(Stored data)
[Start of Attachment]

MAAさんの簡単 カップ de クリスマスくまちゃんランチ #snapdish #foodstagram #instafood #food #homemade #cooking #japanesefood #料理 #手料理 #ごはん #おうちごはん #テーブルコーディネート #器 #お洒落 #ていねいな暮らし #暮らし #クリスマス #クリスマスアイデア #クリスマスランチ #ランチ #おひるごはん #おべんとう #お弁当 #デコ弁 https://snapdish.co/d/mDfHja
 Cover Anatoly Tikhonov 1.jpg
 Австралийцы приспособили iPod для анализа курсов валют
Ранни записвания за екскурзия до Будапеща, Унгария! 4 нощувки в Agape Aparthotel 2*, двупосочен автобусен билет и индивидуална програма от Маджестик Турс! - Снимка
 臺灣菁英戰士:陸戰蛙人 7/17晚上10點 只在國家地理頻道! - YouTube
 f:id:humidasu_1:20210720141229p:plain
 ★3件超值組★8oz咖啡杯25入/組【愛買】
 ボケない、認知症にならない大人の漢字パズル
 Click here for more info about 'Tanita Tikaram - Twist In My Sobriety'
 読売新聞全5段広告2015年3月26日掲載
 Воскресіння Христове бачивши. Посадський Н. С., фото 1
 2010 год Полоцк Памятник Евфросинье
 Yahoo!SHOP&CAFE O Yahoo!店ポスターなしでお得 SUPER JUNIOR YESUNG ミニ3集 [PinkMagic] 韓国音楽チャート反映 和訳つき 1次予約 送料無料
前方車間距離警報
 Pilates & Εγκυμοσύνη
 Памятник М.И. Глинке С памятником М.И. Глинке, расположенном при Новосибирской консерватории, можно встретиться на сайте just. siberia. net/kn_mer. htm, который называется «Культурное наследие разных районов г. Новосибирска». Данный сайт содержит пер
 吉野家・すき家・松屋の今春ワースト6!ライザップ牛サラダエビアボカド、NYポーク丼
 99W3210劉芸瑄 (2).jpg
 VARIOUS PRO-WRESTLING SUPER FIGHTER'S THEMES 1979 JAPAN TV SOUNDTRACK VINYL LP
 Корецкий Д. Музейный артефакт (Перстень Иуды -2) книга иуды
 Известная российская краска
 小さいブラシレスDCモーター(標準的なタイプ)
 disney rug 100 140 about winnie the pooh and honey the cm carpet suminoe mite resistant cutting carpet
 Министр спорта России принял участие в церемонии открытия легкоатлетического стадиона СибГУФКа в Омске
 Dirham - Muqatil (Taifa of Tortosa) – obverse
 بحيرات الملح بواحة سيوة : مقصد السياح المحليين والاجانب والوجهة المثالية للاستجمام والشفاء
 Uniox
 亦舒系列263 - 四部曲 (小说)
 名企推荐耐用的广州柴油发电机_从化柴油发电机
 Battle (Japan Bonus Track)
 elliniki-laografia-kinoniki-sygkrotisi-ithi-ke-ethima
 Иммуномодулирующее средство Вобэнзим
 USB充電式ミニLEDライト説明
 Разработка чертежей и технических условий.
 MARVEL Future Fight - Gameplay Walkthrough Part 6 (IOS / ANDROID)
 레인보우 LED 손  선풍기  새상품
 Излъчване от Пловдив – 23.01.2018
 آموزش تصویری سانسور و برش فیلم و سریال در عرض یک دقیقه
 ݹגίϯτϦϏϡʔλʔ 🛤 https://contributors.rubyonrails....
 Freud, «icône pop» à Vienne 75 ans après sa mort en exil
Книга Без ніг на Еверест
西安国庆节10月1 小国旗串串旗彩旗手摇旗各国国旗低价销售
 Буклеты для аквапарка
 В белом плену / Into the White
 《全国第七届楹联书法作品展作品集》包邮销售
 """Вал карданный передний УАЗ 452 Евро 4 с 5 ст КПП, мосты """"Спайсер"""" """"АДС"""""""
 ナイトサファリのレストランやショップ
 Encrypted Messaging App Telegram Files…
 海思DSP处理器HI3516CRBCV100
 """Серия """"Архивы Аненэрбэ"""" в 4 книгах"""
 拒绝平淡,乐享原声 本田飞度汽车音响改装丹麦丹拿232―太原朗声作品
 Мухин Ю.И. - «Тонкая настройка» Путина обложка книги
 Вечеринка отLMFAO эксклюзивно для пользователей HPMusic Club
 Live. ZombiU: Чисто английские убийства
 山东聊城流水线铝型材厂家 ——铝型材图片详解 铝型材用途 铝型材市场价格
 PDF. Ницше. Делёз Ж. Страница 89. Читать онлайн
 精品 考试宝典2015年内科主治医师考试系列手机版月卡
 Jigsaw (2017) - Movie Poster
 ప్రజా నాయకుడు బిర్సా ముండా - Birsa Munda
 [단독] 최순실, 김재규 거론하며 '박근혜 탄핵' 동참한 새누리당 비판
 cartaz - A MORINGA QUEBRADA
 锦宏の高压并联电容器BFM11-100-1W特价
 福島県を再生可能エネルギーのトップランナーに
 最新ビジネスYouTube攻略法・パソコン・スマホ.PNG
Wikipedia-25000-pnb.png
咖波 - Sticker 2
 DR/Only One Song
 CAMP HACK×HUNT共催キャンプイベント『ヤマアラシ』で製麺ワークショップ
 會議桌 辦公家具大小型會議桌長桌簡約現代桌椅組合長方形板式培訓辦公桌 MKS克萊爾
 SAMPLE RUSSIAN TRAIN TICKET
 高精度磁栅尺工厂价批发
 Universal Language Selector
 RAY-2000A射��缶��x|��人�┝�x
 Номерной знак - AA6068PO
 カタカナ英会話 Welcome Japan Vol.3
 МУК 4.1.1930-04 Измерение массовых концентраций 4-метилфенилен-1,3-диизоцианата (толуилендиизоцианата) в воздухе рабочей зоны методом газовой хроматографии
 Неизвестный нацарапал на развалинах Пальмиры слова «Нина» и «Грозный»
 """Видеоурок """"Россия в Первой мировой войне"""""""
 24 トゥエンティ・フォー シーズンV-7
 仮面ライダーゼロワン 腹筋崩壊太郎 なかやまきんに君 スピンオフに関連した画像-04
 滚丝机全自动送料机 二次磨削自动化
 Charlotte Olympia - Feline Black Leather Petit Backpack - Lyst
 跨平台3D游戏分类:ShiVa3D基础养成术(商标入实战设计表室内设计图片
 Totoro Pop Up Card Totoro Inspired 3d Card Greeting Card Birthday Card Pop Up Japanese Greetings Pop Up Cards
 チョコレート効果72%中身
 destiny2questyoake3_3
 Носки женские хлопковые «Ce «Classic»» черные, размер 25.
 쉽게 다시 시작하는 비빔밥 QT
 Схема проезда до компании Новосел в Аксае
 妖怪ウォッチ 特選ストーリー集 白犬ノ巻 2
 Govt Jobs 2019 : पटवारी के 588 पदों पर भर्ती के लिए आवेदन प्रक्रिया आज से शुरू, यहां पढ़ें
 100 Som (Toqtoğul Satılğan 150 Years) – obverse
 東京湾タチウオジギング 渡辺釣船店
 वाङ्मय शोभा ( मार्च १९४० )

[End of Attachment]

(TASK REQUIREMENTS) A line counts if it includes the string "obverse". State how many such lines the entries have, with no other text.

(EXPECTED ANSWER) 2